In battling climate change, natural gas pipelines are an immensely powerful, flexible class of infrastructure.
Gas pipelines can carry a variety of fuels. These include hydrogen, bioenergy and waste carbon — in addition to natural gas.
Pipelines also enjoy network advantages. By serving multiple locations, they increase market efficiency.
These benefits will become increasingly valuable in coming years, As a result, pipelines will play a central role in future energy infrastructure, particularly in Asia.
As China ramps up outward investment through the newly-created Asian Infrastructure Investment Bank to achieve the One Belt, One Road vision– the long-term usefulness of pipelines will become apparent.
As part of 30-year delivery contracts for natural gas, China’s agreed to fund two Russian gas pipelines: the Power of Siberia and Altai.
Thirty years is a long time. A mere 36 years ago, Deng Xiaoping opened up China’s economy to the world. Since then, China’s economy has been transformed.
Looking ahead to the next 30 years, energy markets will be similarly transformed. Driving this change will be carbon pricing, globally-agreed emissions reductions, trade reform and innovation gains.
Gas pipelines will play a big role. That’s because they can carry other forms of energy than just natural gas.
The most notable of these is hydrogen. Properly constructed pipelines can simultaneously carry both natural gas and hydrogen. What this means is that excess solar or wind from remote locations can be turned into hydrogen to be pumped down pipelines for conversion into electricity later. In other words, hydrogen can be used as a large scale energy storage medium.
Hydrogen pipelines have been around since 1940. They are now common in the US and Europe.
The flexibility of pipelines doesn’t end there. In British Columbia, Canada, natural gas pipelines also can carry biofuels.
Then, of course, there’s carbon dioxide (CO2). In Norway, offshore natural gas pipelines have transported C02 for storage under the offshore Arctic Ocean Sleipner gas field.
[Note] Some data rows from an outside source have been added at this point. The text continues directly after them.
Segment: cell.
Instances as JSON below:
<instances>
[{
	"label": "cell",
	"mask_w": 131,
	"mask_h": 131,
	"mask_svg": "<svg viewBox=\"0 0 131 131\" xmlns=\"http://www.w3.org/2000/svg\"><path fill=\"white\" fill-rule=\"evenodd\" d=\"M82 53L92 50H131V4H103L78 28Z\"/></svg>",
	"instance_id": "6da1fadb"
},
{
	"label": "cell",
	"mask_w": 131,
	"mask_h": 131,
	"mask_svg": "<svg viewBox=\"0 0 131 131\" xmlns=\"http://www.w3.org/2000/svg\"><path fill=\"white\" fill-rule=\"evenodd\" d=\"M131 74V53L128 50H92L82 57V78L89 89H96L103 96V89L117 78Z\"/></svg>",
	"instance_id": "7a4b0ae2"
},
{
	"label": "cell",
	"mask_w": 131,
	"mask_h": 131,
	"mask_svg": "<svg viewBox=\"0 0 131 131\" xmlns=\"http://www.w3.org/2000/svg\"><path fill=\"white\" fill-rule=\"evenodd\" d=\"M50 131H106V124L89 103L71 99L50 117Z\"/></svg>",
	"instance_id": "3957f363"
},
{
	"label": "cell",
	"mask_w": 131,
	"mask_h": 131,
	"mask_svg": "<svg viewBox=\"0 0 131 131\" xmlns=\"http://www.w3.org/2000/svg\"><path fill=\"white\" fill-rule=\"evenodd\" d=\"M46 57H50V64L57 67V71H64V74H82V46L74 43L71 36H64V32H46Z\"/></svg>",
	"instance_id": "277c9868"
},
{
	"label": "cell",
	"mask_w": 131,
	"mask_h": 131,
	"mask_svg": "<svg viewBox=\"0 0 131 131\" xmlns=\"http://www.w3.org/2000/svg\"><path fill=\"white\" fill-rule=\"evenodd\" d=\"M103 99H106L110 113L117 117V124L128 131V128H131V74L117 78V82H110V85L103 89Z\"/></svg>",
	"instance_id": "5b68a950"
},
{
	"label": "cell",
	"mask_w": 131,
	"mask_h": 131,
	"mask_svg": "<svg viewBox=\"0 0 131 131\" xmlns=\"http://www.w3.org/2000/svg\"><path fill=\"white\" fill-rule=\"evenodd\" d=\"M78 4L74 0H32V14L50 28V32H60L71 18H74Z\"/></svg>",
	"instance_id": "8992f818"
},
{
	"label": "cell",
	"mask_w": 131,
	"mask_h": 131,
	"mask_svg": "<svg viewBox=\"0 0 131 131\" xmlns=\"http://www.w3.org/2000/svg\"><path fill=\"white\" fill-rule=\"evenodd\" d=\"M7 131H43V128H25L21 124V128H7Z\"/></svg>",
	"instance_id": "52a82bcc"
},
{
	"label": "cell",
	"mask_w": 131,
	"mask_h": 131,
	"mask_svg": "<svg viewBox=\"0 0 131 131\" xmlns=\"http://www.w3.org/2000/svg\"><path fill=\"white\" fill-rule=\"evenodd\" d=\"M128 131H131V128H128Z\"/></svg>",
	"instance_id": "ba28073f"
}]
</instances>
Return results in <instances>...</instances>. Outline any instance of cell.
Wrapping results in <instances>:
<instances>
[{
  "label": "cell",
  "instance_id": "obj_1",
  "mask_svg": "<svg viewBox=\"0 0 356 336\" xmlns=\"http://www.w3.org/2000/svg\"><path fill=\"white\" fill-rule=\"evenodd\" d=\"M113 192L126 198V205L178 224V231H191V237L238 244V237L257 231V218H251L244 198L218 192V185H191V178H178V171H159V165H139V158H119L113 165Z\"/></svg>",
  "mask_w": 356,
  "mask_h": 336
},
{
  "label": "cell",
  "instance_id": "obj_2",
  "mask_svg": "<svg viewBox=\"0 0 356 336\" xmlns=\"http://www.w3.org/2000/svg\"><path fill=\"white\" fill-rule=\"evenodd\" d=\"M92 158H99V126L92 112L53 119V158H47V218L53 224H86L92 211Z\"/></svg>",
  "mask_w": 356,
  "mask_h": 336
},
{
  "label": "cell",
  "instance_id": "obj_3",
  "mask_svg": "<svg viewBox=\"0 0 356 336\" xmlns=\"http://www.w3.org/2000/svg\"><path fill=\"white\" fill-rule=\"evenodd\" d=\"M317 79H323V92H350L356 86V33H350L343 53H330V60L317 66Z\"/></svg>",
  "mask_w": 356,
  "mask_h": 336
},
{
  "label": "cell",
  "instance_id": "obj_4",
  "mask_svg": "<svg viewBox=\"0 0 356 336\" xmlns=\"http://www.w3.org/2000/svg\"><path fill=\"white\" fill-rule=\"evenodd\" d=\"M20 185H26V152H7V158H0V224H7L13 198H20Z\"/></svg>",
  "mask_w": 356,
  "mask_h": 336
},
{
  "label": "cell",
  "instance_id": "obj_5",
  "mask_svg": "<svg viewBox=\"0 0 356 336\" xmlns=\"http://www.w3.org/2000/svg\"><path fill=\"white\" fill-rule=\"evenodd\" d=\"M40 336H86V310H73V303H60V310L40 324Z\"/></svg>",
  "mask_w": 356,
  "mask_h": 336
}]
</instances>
In Saskatchewan, Canada, the Boundary Dam power plant is now the world’s first commercial scale demonstration of carbon capture and storage. Carbon from coal-fired power plant is transported by pipeline for injection underground.
As energy markets change over the next 30 years, the synergies between natural gas pipelines and large scale power lines will become more apparent.
Consider the possibilities:
When gas pipelines networks become congested, the natural gas, hydrogen, bioenergy they can’t carry could be turned into electricity. This could then delivered down power lines, creating a second means of getting energy to market. This increases efficiency.
Similarly, if high-capacity electricity power lines become congested, excess electricity could be turned into hydrogen (for instance) and delivered through gas pipelines. Such interoperability in future infrastructure will prove immensely valuable in coming years as energy markets are transformed in ways we may not have imagined yet.
As a result, maximizing design flexibility will be crucial
Russia, for instance, has large and undeveloped wind, geothermal and biomass resources in eastern Siberia. China’s State Grid Corp has recognized this. State Grid has proposed building power lines to carry Arctic Ocean wind power to China. These power lines might naturally parallel, among other routes, those taken by the Power of Siberia or Altai.
Similarly, wind resources exist in the East China Sea and South China Sea. Power lines built to develop these resources could be laid along side natural gas pipelines. These pipelines, in turn, could provide a route to market for natural gas resources and, over the longer term, methane hydrates, in the South China Sea.
If this occurred, it could open the way for other ocean energy sources to be developed — such as ocean thermal energy conversion (OTEC). OTEC exploits temperature differentials between the ocean’s surface and deeper waters to create energy. One test plant is now being designed for deployment off China’s Hainan Island.
Further, subsea natural gas pipelines could open the way for compressed air storage, in which compression is provided ‘free’ by the weight of sea water.
Climate change represents an enormous challenge for humanity. How new energy infrastructure is built in the coming 30-50 years will largely determine mankind’s quality of life beyond 2050.